Exercise tasks:
[1] Transcribe everything in the article on measuring inferencing engines from "- Define what" down to "in the beginning.".
[2] In the article on measuring inferencing engines, how much usable throughput might a company quoting 130 TOPS actually deliver?

*** Opening Selected text ***

Taking the Top off TOPS in Inferencing Engines
January 30, 2019
Story
With the explosive growth of AI, there has become an intense focus on new specialized inferencing engines that can deliver the performance that AI demands.
With the explosive growth of AI, there has become an intense focus on new specialized inferencing engines that can deliver the performance that AI demands. As a result, we’ve seen a continual array of neural inferencing hardware announcements over the last six months, all promising to deliver better acceleration than anything else on the market. However, the challenge is no one really knows how to measure one from another. This is a new technology and like any new technology, we need metrics and we need ones that really matter.
It’s All About Throughput
When the performance of inferencing engines come up, vendors throw out benchmarks citing things such as TOPS (Tera-Operations/Second) performance and TOPS/Watt. System/chip designers looking into these soon realize that these figures are generally meaningless. What really matters is what throughput an inferencing engine can deliver for a model, image size, batch size and process and PVT (process/voltage/temperature) conditions. This is the number one measurement of how well it will perform, but amazingly very few vendors provide it.
The biggest problem with TOPS is that when a company says their engine does X TOPS, they typically quote this without stating what the conditions are. Without knowing this information, they erroneously believe that an X TOPS means it can perform X trillion operations. In reality, a company quoting 130 TOPS may only deliver 27 TOPS of useable throughput.
Another benchmark being used, but less commonly, is ResNet-50. The problem with this benchmark is that most companies quoting it don’t give batch size. When they don’t give this, a chip designer can assume it will be a large batch size that maximizes their hardware utilization percentage. This makes ResNet-50 not very helpful as a benchmark. In contrast, YOLOv3 for example requires 100 times more operations to process a 2 Megapixel image. Hardware utilization will be even more challenged on “real world” models.
How to Properly Measure Neural Inferencing Engines
There are several key things to look at when evaluating neural inferencing engines. Below are the top considerations and why they really matter.
- Define what an operation is: Some vendors count a multiply (typically INT 8 times INT 8) as one operation and an accumulation (addition, typically INT 32) as one operation. Thus, a single multiply-accumulate equals 2 operations. However, some vendors include other types of operations in their TOPS specification so that must be clarified in the beginning.

*** Closing Selected text ***
*** Opening Supplied data ***

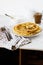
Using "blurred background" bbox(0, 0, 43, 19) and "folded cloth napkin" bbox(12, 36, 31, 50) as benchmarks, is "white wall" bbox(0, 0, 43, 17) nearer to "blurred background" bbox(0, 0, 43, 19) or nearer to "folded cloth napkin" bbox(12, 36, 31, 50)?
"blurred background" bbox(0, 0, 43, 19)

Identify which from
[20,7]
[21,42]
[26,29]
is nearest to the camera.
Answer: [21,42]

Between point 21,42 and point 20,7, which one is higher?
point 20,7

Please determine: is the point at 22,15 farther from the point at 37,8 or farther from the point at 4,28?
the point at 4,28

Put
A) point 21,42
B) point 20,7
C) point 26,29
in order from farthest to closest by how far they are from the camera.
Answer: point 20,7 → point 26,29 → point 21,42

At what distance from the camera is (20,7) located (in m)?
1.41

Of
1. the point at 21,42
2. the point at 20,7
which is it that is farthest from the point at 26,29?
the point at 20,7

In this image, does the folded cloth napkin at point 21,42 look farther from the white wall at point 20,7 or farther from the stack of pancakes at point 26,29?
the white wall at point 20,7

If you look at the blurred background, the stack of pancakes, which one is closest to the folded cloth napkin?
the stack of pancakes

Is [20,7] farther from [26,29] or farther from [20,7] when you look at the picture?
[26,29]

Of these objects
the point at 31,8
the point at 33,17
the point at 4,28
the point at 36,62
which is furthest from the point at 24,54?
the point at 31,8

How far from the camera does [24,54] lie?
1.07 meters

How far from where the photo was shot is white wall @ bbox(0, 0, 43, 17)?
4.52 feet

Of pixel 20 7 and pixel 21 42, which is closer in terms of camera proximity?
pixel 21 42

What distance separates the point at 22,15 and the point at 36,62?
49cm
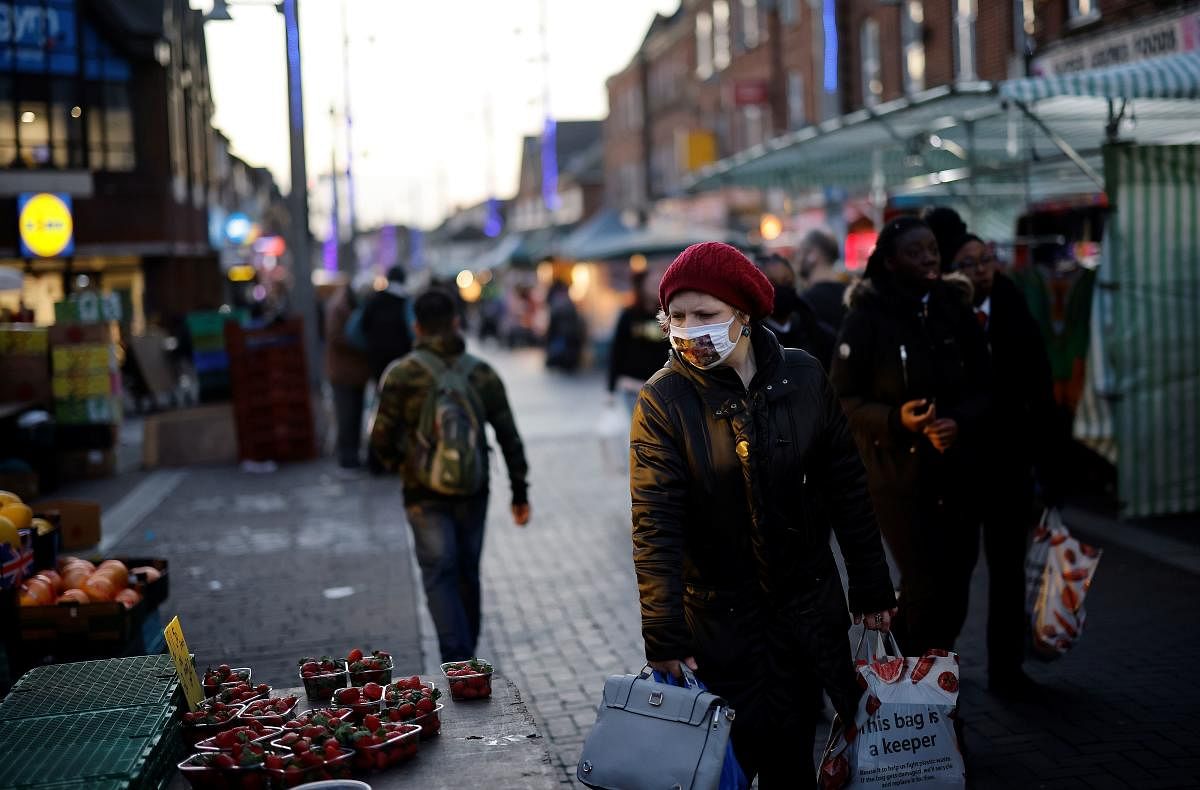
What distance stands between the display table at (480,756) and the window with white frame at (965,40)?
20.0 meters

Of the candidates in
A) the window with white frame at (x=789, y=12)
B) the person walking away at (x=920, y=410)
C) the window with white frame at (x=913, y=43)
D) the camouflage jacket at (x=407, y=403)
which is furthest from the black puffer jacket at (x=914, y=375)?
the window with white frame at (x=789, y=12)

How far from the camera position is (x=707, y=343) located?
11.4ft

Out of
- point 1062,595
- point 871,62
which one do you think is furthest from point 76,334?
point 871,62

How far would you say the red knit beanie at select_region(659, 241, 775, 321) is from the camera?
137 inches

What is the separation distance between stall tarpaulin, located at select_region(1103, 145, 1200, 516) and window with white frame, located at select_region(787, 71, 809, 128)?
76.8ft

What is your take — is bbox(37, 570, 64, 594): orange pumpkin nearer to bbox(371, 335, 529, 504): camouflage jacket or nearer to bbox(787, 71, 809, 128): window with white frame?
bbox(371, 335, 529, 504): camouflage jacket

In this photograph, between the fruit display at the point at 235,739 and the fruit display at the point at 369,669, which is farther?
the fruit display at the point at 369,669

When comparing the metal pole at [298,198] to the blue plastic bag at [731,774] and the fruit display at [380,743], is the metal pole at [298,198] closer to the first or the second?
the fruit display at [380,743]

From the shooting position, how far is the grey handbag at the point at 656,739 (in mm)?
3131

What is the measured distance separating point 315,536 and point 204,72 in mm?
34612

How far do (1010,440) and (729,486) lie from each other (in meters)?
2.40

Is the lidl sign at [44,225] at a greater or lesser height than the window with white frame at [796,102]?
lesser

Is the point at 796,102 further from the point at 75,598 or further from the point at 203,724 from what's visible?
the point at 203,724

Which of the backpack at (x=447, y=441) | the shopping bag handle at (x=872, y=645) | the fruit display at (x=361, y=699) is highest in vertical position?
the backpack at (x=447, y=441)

*** Closing Supplied data ***

Answer list:
[1]
- Define what an operation is: Some vendors count a multiply (typically INT 8 times INT 8) as one operation and an accumulation (addition, typically INT 32) as one operation. Thus, a single multiply-accumulate equals 2 operations. However, some vendors include other types of operations in their TOPS specification so that must be clarified in the beginning.

[2] It may deliver only 27 TOPS of usable throughput.